Small business owners doing product shots for Shopify or Etsy? They landed here too. One person said they used to spend 30 minutes editing each photo across multiple apps. Now they batch-process in one place.
Why we didn't build a subscription treadmill
There's a moment in every app company's early life where someone suggests a 'freemium engagement funnel'. Aggressive upsell. Artificial limits that reset daily to train you into paying. We had that meeting.
It would have probably made us more money in year one. The maths are always better when you're extracting subscription value from free users who've gotten emotionally invested in your product.
But I kept thinking about a message we got from someone who said they'd spent £80 in the last year on photo editing apps they barely used, bouncing between free trials and subscription cancellations, never quite remembering to cancel.
We priced differently instead. Plus is £3.99 a month or £29.99 a year, unlimited everything plus batch processing and cloud history. Pro adds a commercial licence and priority processing for £7.99 monthly. AI Pro brings HSL colour, tone curves, selective adjustment, face retouch, and generative fill for £12.99 a month. Or grab the Core Lifetime licence for £4.99, a one-time buy for the base toolkit.

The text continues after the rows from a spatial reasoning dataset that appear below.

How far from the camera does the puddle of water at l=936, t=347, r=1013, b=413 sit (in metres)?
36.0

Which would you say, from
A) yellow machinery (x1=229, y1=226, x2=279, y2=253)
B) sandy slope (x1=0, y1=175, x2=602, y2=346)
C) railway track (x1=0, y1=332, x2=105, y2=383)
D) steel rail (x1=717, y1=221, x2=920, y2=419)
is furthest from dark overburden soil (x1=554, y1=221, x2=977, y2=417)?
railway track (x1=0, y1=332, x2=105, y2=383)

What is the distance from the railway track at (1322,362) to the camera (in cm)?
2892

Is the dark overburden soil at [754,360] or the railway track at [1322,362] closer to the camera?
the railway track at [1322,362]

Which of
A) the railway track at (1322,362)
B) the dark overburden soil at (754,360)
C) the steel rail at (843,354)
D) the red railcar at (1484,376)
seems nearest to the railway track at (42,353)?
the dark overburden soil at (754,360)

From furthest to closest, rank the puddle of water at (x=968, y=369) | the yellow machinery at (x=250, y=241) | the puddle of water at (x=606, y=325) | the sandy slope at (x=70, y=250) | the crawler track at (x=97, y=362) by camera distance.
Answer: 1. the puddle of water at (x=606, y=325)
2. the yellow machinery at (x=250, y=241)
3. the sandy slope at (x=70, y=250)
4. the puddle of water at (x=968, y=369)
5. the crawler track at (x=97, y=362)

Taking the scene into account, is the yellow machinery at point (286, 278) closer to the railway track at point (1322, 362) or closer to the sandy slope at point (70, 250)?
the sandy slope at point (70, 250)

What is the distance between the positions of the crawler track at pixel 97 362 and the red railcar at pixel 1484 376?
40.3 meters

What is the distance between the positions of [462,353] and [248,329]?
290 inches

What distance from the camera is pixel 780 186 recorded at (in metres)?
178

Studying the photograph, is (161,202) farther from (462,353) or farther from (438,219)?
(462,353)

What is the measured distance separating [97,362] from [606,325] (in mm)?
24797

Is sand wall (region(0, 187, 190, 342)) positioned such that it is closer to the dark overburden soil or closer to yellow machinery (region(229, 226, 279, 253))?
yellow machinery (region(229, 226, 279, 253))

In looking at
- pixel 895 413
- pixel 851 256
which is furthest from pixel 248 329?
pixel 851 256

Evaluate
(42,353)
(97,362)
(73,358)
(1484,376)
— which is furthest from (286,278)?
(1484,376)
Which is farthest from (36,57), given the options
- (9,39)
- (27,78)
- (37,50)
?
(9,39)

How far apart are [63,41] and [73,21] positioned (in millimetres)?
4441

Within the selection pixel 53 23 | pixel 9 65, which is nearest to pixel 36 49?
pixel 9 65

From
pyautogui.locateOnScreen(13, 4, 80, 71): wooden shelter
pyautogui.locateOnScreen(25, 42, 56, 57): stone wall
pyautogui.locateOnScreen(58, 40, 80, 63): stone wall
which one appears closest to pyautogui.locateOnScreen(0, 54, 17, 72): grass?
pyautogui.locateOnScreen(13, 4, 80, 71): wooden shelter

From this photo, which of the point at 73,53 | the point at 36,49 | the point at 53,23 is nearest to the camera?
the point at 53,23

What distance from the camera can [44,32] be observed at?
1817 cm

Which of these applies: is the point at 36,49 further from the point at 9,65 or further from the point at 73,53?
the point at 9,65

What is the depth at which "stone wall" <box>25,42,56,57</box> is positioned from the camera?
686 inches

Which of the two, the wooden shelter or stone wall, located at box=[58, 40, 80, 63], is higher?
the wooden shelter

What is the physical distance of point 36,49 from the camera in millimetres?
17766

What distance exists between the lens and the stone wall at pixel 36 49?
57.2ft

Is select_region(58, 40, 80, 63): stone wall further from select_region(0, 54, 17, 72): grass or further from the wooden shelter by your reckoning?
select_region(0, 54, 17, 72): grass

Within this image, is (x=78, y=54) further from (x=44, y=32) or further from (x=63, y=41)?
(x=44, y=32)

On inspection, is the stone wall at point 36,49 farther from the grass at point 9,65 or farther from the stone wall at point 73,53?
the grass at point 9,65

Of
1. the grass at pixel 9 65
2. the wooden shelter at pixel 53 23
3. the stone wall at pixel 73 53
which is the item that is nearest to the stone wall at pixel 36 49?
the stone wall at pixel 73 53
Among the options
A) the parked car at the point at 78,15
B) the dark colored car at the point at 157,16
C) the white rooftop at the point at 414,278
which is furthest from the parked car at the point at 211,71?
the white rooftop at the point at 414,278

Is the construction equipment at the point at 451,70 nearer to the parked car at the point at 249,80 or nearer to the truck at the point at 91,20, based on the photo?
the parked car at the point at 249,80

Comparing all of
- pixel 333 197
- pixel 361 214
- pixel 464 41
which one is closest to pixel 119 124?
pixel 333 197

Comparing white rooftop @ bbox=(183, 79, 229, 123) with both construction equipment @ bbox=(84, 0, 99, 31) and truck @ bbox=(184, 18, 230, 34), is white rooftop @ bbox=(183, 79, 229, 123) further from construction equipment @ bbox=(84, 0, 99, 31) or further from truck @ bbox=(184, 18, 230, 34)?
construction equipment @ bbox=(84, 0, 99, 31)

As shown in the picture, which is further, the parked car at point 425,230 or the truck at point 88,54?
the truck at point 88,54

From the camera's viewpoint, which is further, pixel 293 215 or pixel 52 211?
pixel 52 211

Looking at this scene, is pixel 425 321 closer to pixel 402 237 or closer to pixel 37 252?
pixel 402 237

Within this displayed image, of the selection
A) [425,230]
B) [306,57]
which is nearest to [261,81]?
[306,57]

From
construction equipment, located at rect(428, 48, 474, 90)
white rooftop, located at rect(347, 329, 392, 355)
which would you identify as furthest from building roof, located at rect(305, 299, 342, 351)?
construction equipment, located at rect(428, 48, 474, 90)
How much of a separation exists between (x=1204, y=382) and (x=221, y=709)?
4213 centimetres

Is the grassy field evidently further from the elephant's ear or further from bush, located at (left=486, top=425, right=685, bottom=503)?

It's not a treadmill. It's just fair pricing for real value. That matters to us more than optimised retention metrics.
The tools that earned their place
Not every feature in Cleanr made it into the first version. We cut things ruthlessly. Auto-enhance because one-tap improvement is a real problem people have. Background removal with 15 presets because people wanted flexibility (transparent, blur, solids, gradients, even sky replace). Sky replacement because 'my photo would be perfect if the sky were golden instead of grey' is a conversation we heard constantly.
B&W colourisation matters in ways most people don't expect. Old family photos that are grayscale. Historic archive images. We use CIColorCube LUT to do it properly, not with garish oversaturation. It's one of the tools that gets the most quiet appreciation in messages we receive.
Photo restoration addresses decay: dust, scratches, fading. Night denoise for photos shot in low light. Unblur and sharpen for images that didn't quite land in focus. EXIF stripper for privacy (strips location and camera data). Text overlay and watermark positioning on a 9-position grid.
On the Pro and AI Pro tiers, we added selective adjustment (brush a region and tweak just that area's brightness or saturation), face retouch via face detection, and generative fill for content-aware inpainting. These are tools that take more processing power and serve users with specific needs, so they live in higher tiers.
Everything else we considered and deliberately left out. We'd rather be useful and focused than feature-packed and overwhelming.
What changed when we stopped thinking like a SaaS company
Building Cleanr taught us something unexpected. Most free photo apps treat their free tier as a leaky funnel to convert users into subscribers. We tried to think of it differently: as a real product in itself, not a sales tool.
That changes design decisions. You don't hide controls behind upgrade walls. You don't bombard people with upsell banners. You don't create artificial friction just to make subscription feel necessary. You build something genuinely useful and charge fairly when someone wants more.
The first time someone said 'I've been using the free version for months and haven't felt pushed to upgrade, but I subscribed because I wanted to support you', we realised something had shifted.
We're still a business. We still need to grow and pay our team and sustain the infrastructure. But we stopped treating users like engagement metrics to optimise and started treating them like people with actual photo editing problems.
That's the difference between a tool and a trap.
If you've been jumping between apps and paywalls for years, what would you actually want in a single editor? We'd genuinely like to know.